This retrospective study collected data from 372 consecutive adult patients who underwent craniotomy for brain tumors at the Department of Neurosurgery in the Southwest Hospital of the Third Military Medical University (Army Medical University) from January 2017 to December 2019. All study procedures and protocols involving human participants were in accordance with the ethical standards of the 1964 Helsinki Declaration, and the the Ethics Committee of the Southwest Hospital of Third Military Medical University has approved this study. For retrospective study, formal consent is not required and the requirement for the informed consent of patients was waived prior to the collection of their medical data in this study.
Inclusion and exclusion criteria
In this study, 372 adult patients with normal preoperative total (≥ 60 g/L) and albumin (≥ 35 g/L), who underwent craniotomy due to intracranial solid tumors, such as gliomas, meningiomas, acoustic neuromas, and metastatic tumors, were included. Patients who underwent craniotomy due to non-solid tumors, such as aneurysm, vascular malformation, intracerebral hemorrhage, hydrocephalus, cranioplasty or skull lesion, had been excluded. Patients younger than 18 years old, who had hypoalbuminemia (< 35 g/L) before operation were also excluded. Patients with abnormal proteinuria that may lead to protein loss were also excluded. For the purpose of this study, patients with postoperative serum albumin of < 35 g/L were defined as hypoalbuminemia group, while those with postoperative serum albumin of ≥ 35 g/L were defined as non-hypoalbuminemia group. The postoperative albumin level was checked on the first blood samples taken upon after craniotomy.
Clinical data collection
For each patients, demographic data [age, sex, body mass index (BMI), histories of smoking and drinking], comorbidities (hypertension, diabetes mellitus, coronary heart disease, viral hepatitis, and history of stroke etc.), as well as pre- and post-operaotive laboratory test were collected. Operation time, intraoperative blood loss, intraoperative total input and intraoperative total urine output composed the operative-related medical data. Pathological classification were documented according to Central Nervous System Tumor Classification by the World Health Organization in 2016. The durations of postoperative neurological intensive care unit (NICU) and hospitalization and postoperative complications (pneumonia, epilepsy, incision infection, respiratory failure, renal failure, hydrocephalus, deep vein thrombosis) were also collected.
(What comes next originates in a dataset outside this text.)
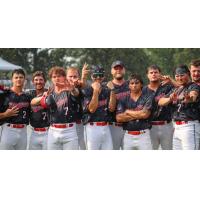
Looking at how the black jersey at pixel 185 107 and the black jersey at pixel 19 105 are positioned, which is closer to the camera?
the black jersey at pixel 185 107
The pre- and first post-operative (within 6 hours after surgery) laboratory tests included white blood cell count, red blood cell count, hemoglobin, hematocrit, platelet count, fibrinogen (FIB), prothrombin time (PT), prothrombin time-international normalized ratio (PT-INR), activated partial thromboplastin time (APTT), thrombin time (TT), D-dimers, potassium (K), sodium (Na), chloride (Cl), blood glucose, calcium (Ca), phosphorus (P), magnesium (Mg), serum prealbumin, total protein, albumin and albumin/globulin (A/G) ratio.
All statistical analysis was performed using the SPSS software for Windows (version 25.0, IBM SPSS Inc., Chicago, IL) software. Descriptive statistical analysis of the data (e.g., means, medians, frequencies, and percentages) was performed. Normally distributed quantitative variables are presented as the mean ± standard deviation (SD) and were compared using independent unpaired two-tailed Student’s t test. Non-normally distributed quantitative variables are presented as the median [interquartile range (IQR)] and were compared using independent-sample nonparametric test. Categorical variables were expressed as counts with percentages and compared using the chi-squared test or continuity correction test. Logistics reression analysis was used to investigate the risk factors of postoperative hypoalbuminemia and pneumonia. The variables were analyzed by univariate binary logistic regression analysis. Multi-colinearity was assessed using the Pearson correlation coefficient statistic and by checking the Variance Inflation Factor multiple regression model with the same dependent and independent variables. Multivariate logistic regression model was performed on variables with significant differences (P < 0.05) determined in the univariate analysis to investigate the relationship between variables and postoperative hypoalbuminemia/pneumonia. All statistical tests of hypothesis performed at the 0.05 level of significance.